Interviste
 
La scrittrice, al Giffoni, racconta la sua esperienza letteraria
A soli trentaquattro anni, la scrittrice statunitense Lauren Kate, è arrivata al grande, grandissimo pubblico con il suo secondo libro, Fallen, dal quale poi è nata una fortunatissima saga letteraria. Fallen infatti si compone di cinque libri: Fallen, Torment, Passion, Rapture e Fallen In Love. La M2Pictures ha acquistato i diritti della serie bestseller ed infatti il primo capitolo della saga sarà nelle sale nel 2015. Scrittrice, moglie, madre e amica dei suoi numerosissimi fan, Lauren si dimostra una grande artista ed una donna eccezionale.

Lei ha debuttato con un libro chiamato Princess, un libro abbastanza coraggioso i cui protagonisti sono teenagers. È chiaramente questa l’audience a cui desidera rivolgersi visto che anche i protagonisti della saga Fallen sono adolescenti. Tuttavia i personaggi e la trama sono molto diversi. Cosa l’ ha portata a scegliere di scrivere una raccolta sul genere Paranormal?



“Penso sia nato tutto dalla scrittura di quel romanzo, perché in America si intitola The Betrayal of Natalie Hargrove ed è un riadattamento del Macbeth di Shakespeare quindi le streghe di quel libro erano rappresentate, nel mio, da teenagers con strani propositi. Quella è stata la prima occhiata per me all’interno di ciò che non era la fiction realistica. Era molto interessante per me vedere cosa potevo fare con i personaggi, esplorare il loro lato oscuro ed analizzare il tradimento ed i cuori spezzati. Penso che questo mi abbia introdotta nel mondo del Fantasy e da allora non mi sono più fermata”

Quindi pensa di aver trovato definitivamente il suo genere, o intende esplorare ancora?

“Credo che mi muoverò in diversi spazi, ma scrivo Fantasy da quando sono bambina”
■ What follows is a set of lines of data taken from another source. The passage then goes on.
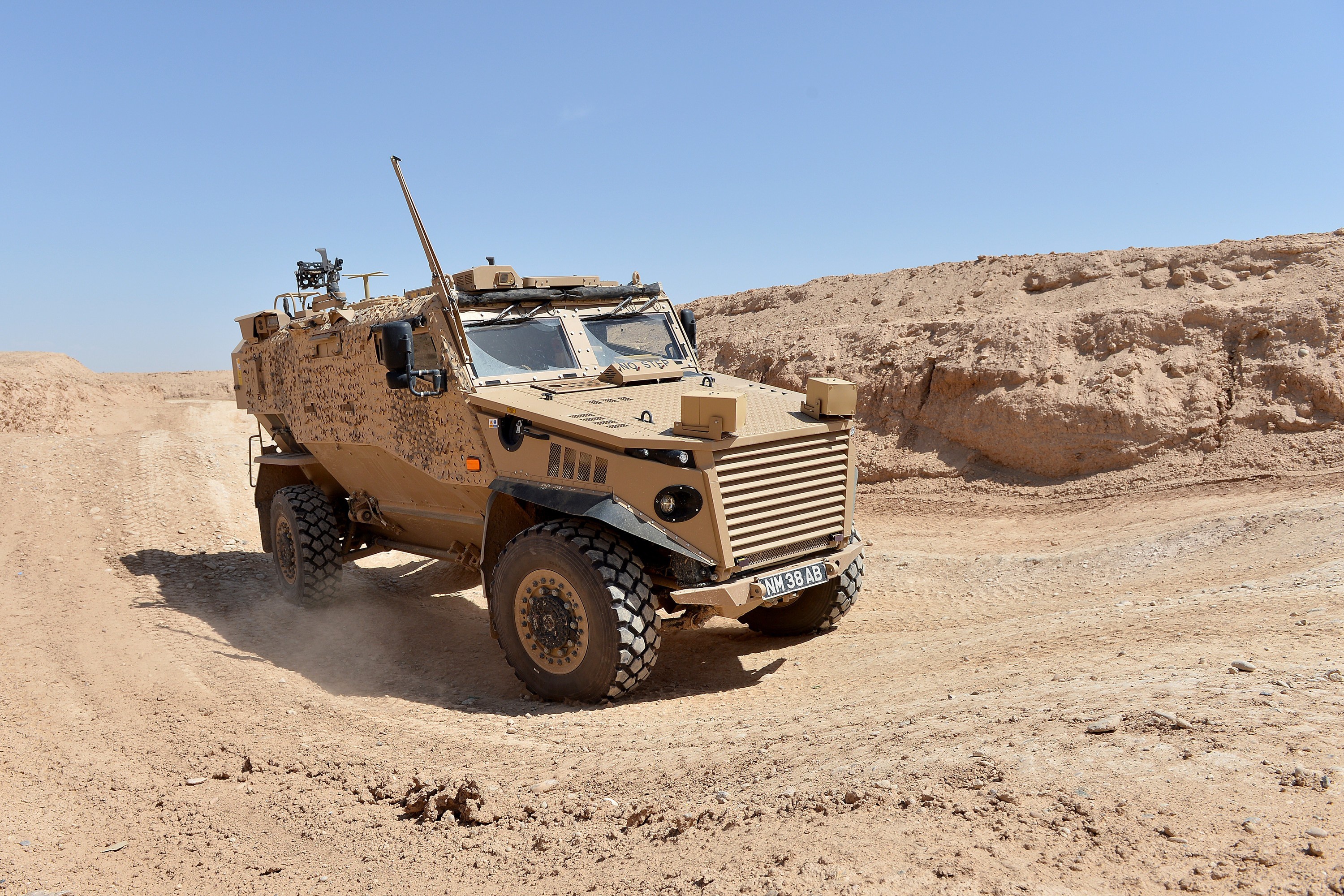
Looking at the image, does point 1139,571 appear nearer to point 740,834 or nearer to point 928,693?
point 928,693

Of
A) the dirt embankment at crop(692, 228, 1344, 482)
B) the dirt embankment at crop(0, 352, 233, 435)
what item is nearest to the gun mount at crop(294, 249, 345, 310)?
the dirt embankment at crop(692, 228, 1344, 482)

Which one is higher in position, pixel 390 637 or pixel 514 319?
pixel 514 319

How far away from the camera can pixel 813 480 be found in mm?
6195

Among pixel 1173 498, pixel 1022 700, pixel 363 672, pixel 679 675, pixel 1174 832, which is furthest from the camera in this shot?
pixel 1173 498

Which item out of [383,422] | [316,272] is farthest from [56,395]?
[383,422]

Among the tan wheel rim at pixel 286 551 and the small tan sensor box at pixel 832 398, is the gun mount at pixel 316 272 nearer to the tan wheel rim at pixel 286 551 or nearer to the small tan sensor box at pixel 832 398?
the tan wheel rim at pixel 286 551

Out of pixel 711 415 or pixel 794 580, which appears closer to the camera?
pixel 711 415

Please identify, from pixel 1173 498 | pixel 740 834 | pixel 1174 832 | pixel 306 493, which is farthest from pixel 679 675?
pixel 1173 498

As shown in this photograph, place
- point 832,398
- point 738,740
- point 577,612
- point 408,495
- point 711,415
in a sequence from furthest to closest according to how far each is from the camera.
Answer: point 408,495 → point 832,398 → point 577,612 → point 711,415 → point 738,740

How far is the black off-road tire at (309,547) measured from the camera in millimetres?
8922

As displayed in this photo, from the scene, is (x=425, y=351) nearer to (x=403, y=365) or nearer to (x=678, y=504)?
(x=403, y=365)

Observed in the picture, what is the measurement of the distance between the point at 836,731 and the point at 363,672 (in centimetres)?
401

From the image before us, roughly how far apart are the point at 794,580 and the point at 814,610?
128 centimetres

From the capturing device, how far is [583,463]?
581 cm
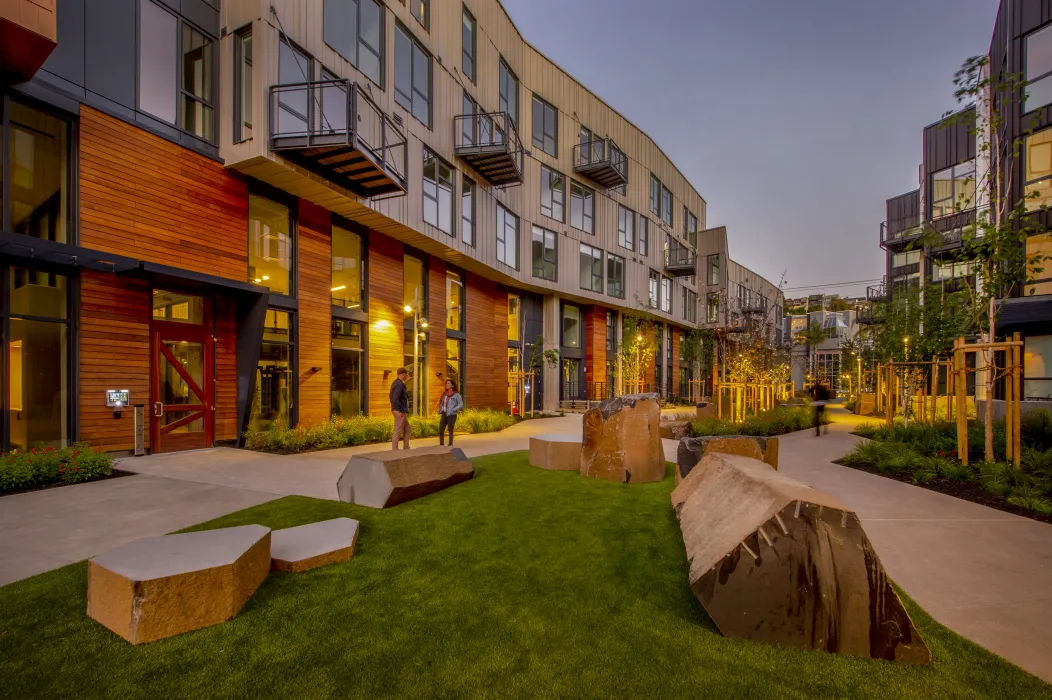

Ha detto varie volte che l’idea della saga viene da un verso della Bibbia contenuto nella Genesi, ma cosa degli angeli l’ha attratto tanto da scriverci diversi libri?

“Oh, non ha nulla a che vedere con gli angeli, ma riguarda l’idea. Gli angeli sono stati cacciati dal paradiso per via di quest’attrazione nei confronti delle donne, il tutto mi è apparso come un incredibile sacrificio ed un grande atto d’amore. È questo che mi interessa, - sorride- il grande amore. Non sapevo nulla degli angeli, per me erano solo delle faccine su addobbi natalizi, ma fortunatamente ho avuto accesso a queste lezioni di religione ed io costretto gli insegnanti a spiegarmi ogni singola cosa di tutti gli angeli menzionati nella Bibbia. Ho letto libri sugli angeli… Ho dovuto studiare molto. -ride- L’angelologia è stata la cosa più interessante nella quale mi sia mai imbattuta. Avere questo terreno sul quale costruire una grande storia d’amore e arricchirla di riferimenti mitologici, era troppo invitante, infatti, vede quante pagine ho scritto”

Ora, oltre a ciò che ha ispirato la saga, cosa ispira l’autrice e la persona dietro all’autrice?

“Direi la storia, la cultura e le vecchie grandi storie d’amore, quelle sono una enorme fonte di ispirazione per me”

Qual’è stato secondo lei, il momento di svolta della sua vita, l’istante in cui tutto è cambiato?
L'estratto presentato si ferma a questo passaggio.